Biancaneve e Rosarossa raggiunsero la scrivania e si sedettero goffamente su due sedie sgangherate. La Bibliotecaria recuperò un barattolo ammaccato da un cassetto e rovesciò un mucchietto di briciole su un piatto scheggiato.
«Di cosa è fatta una biblioteca?» chiese nel classico modo di chi sa di aver posto una domanda a trabocchetto. Offrì il piatto alle bambine.
«Di un bel po’ di libri» rispose Biancaneve, pensando alla loro vecchia biblioteca e alle sue alte scale scorrevoli.
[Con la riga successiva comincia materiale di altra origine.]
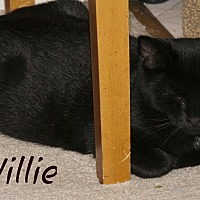 Adopt A Pet :: Willie - Waynesville, NC
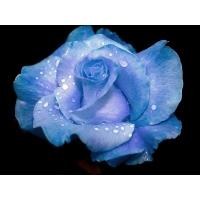 Нежно-голубая роза картинки и качественные обои на рабочий стол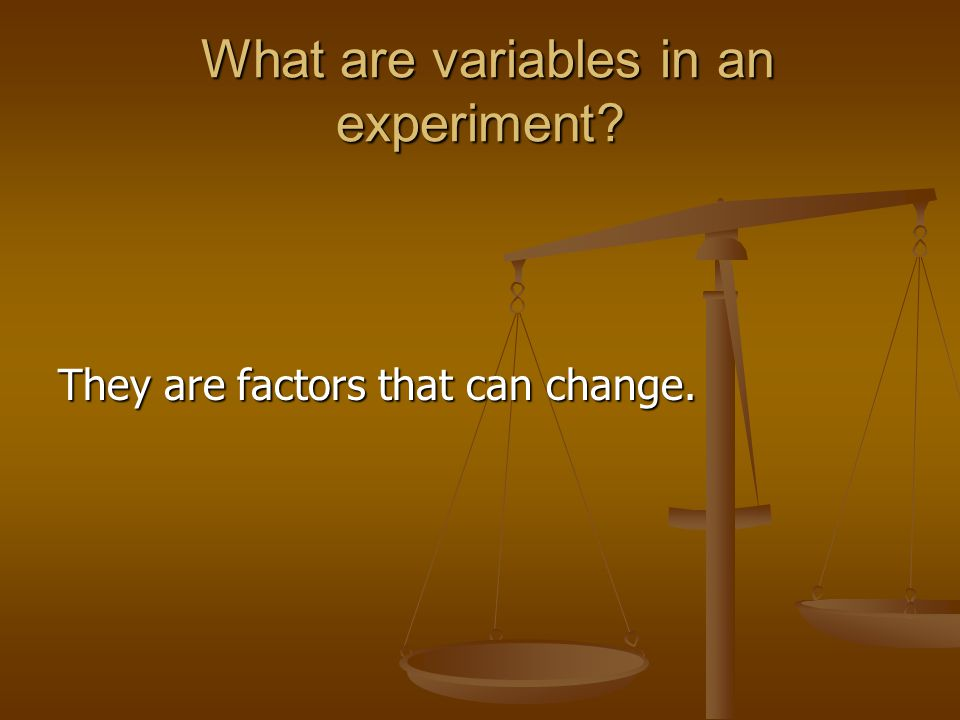 What are variables in an experiment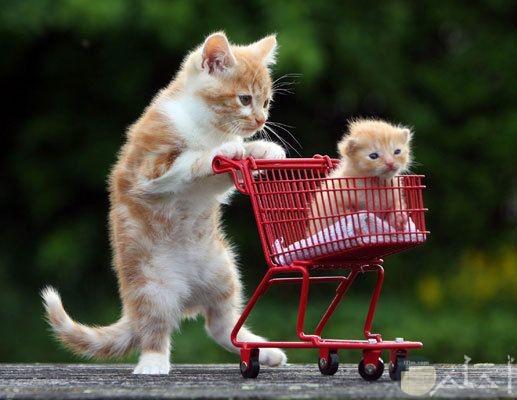 صورة مضحكة لقطة تقود قطتها الصغيرة ببسكلتة خاصة بها مضحكة وجميلة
La capretta nera arrivò zoccolando e cominciò a rosicchiare una delle trecce di Rosarossa.
La Bibliotecaria scosse la testa. «Sbagliato.» Diede un morso a un biscotto. «Di un bel po’ di storie.»
Le due sorelle sollevarono lo sguardo verso tutti quegli scaffali che ospitavano tutti quei piccoli oggetti. Rosarossa allontanò la treccia dalla capra.
«Le storie che ho qui basterebbero per il resto dei vostri giorni» disse la donna. «Storie belle, strane, comiche, tragiche. Gli scaffali ne sono pieni.»
Le bambine parvero dubbiose.
«Se non mi credete, prendete in prestito qualcosa» suggerì la Bibliotecaria, sventolando una mano. «Se non vi piace, basterà restituirlo.» Poi bofonchiò tra sé: «Però avranno bisogno delle tessere». Rovistò in mezzo alle carte ammucchiate sulla scrivania, continuando a brontolare, a mo’ di promemoria: «Tessere della biblioteca, oca che non sei altro». Frugò nei cassetti ed esibì un altro barattolo ammaccato. «Oh, ecco. Ci siamo.»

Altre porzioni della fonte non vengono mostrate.